● EXERCISE REQUIREMENTS:
A. Render the sentence "Read text files and save as Parquet" from the pipeline notes in Spanish.
B. In one to three sentences, give the reasons the pipeline notes offer for using predefined entities.

Why predefined entities? - Provides CUSTOM column mappings for known entities - Allows specific validators for known data structures - NEW entities use AUTO-DETECTION (first column with _id = key)

Value Replacements

REPLACEMENT_RULES = {
    "status": {"A": "Active", "I": "Inactive", "D": "Deleted"},
    "country_code": {"US": "United States", "UK": "United Kingdom"},
}

Helper Functions

Function	Purpose
`discover_entities(date_str)`	Find all .txt files for a date
`get_entity_config(entity, df)`	Get config or auto-detect columns
`get_available_dates()`	List all dates with source data
`get_previous_date(date_str)`	Find previous date for CDC comparison

5. Source Files Deep Dive

5.1 bronze.py - Raw Ingestion

Purpose: Read text files and save as Parquet

def ingest_file(spark, entity, date_str):
    # 1. Build path: source/2026/01/13/Customer.txt
    # 2. Read pipe-delimited file
    # 3. Add metadata columns
    # 4. Return DataFrame

def process_bronze(spark, date_str):
    # 1. Call discover_entities() to find all .txt files
    # 2. For each entity: ingest and write to Parquet

5.2 data_quality.py - Validation

Purpose: Validate data before processing

Available checks: - check_not_null(df, columns) - Ensure no null values - check_unique(df, columns) - Ensure no duplicates - check_email_format(df, column) - Validate email pattern - check_allowed_values(df, column, allowed) - Validate against list

Validators: - validate_customer(df) - Customer-specific rules - validate_account(df) - Account-specific rules - validate_generic(df, entity) - Auto-generated for new entities

5.3 cdc.py - Change Detection

Purpose: Identify NEW and UPDATED records

def generate_hash(df, columns):
    """

Lines of data:
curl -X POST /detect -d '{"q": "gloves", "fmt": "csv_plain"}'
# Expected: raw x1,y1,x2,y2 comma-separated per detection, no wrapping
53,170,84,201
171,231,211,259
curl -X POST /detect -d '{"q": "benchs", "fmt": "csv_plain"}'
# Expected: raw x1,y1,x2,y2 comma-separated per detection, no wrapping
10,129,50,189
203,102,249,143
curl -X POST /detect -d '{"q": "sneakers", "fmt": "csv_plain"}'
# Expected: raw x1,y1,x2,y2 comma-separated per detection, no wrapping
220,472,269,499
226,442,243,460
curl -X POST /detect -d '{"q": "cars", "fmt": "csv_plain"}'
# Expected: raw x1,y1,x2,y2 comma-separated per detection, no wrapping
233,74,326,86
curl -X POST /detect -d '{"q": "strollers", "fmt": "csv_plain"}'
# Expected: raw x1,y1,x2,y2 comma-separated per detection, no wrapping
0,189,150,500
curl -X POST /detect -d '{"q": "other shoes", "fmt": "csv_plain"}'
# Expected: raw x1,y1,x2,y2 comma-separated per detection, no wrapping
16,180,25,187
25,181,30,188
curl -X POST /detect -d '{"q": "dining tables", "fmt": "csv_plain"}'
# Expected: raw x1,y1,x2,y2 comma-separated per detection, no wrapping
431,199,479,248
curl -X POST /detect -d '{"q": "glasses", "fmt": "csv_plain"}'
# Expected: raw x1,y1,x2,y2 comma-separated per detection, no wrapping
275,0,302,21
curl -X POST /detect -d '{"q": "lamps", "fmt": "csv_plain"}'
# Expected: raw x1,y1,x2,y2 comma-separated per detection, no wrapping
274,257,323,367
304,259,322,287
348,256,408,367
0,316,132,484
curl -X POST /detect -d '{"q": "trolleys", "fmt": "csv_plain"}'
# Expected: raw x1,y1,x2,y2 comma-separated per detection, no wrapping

● EXERCISE RESPONSES:
A. Leer archivos de texto y guardarlos como Parquet.

B. Predefined entities provide custom column mappings for known entities and allow specific validators for known data structures. New entities instead rely on auto-detection, where the first column with "_id" becomes the key.